Job A: According to the page on encodeURL and encodeRedirectURL, which of the two methods should be used for URLs that are passed to sendRedirect?

Passage given:
Difference between HttpServletResponse.encodeURL and encodeRedirectURL

11 02 2007

When supporting session-tracking by means of URL-rewriting (for which the session ID is added into URLs as a path parameter when necessary), the Javadoc for HttpServletResponse makes it clear that encodeRedirectURL should be used for URLs that are being passed to sendRedirect, but encodeURL should be used for all other URLs. It also says that the reason for having two separate methods is that the rules for deciding whether or not to insert the session ID into the given URL “can differ” between the two methods.

However, the Javadoc does not explain what the relevant rules are, nor why the two methods may need to use different rules, nor whether any specific differences are required between the two methods or whether this is merely a provision through which servlet-container implementations can provide container-specific differences if necessary (or through which differences could be introduced in future).

It has taken a bit of hunting around to find any reasonable explanation of the actual differences between encodeURL and encodeRedirectURL. So even though I’m not convinced I’ve got the entire story or understood all the implications, it seems worth summarising my findings here, so as to provide one more place where people can find details of this.

The only specific answers I could find are from looking at the source code of the Tomcat and Glassfish “reference implementations”, and in a comp.lang.java.help message by Saad Malik, which itself is based on examination of the Tomcat source code.

Job B: Count the lines in the entries that contain the string "road", and give only the number.

Questions about pictured scenes:
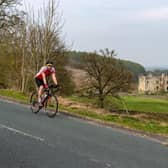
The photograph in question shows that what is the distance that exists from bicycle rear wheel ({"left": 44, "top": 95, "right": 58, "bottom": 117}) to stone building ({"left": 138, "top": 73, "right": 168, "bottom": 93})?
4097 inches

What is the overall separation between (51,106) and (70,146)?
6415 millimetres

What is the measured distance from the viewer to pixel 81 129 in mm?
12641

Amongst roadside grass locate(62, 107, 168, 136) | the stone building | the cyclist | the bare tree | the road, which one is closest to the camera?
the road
...
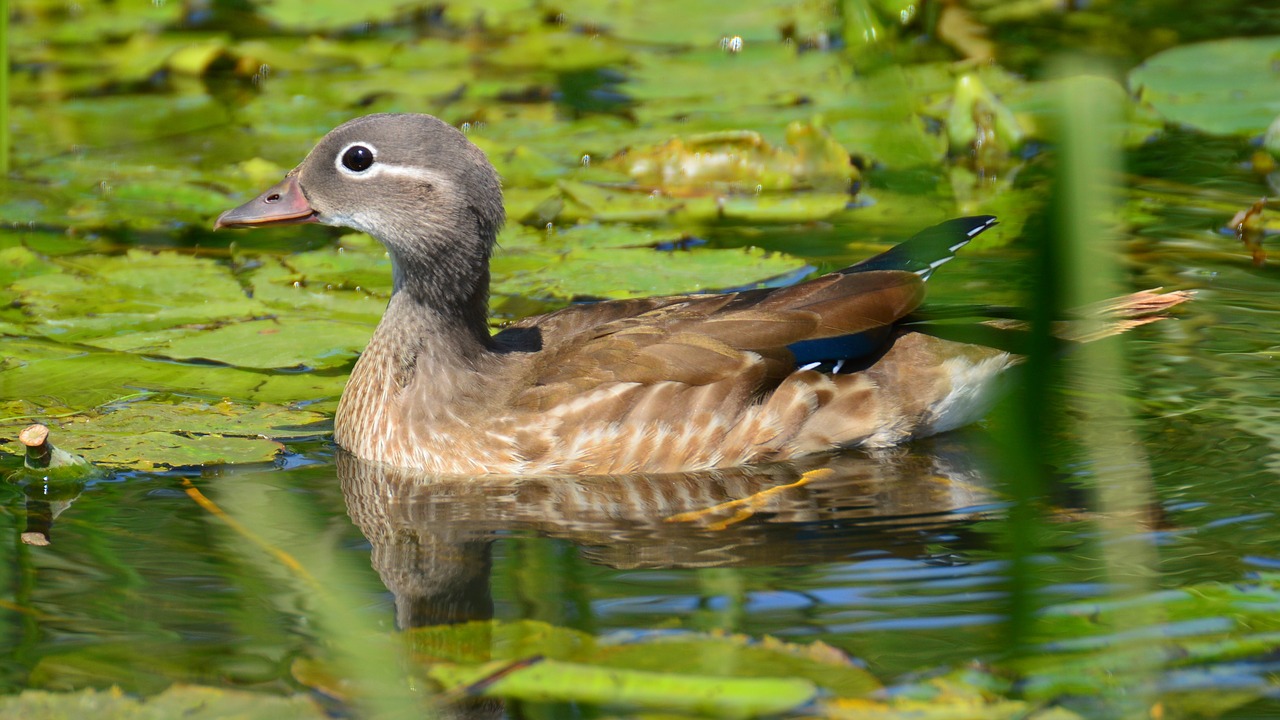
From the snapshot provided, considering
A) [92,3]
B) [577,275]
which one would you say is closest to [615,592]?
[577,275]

Correct response A: encodeRedirectURL

Correct response B: 2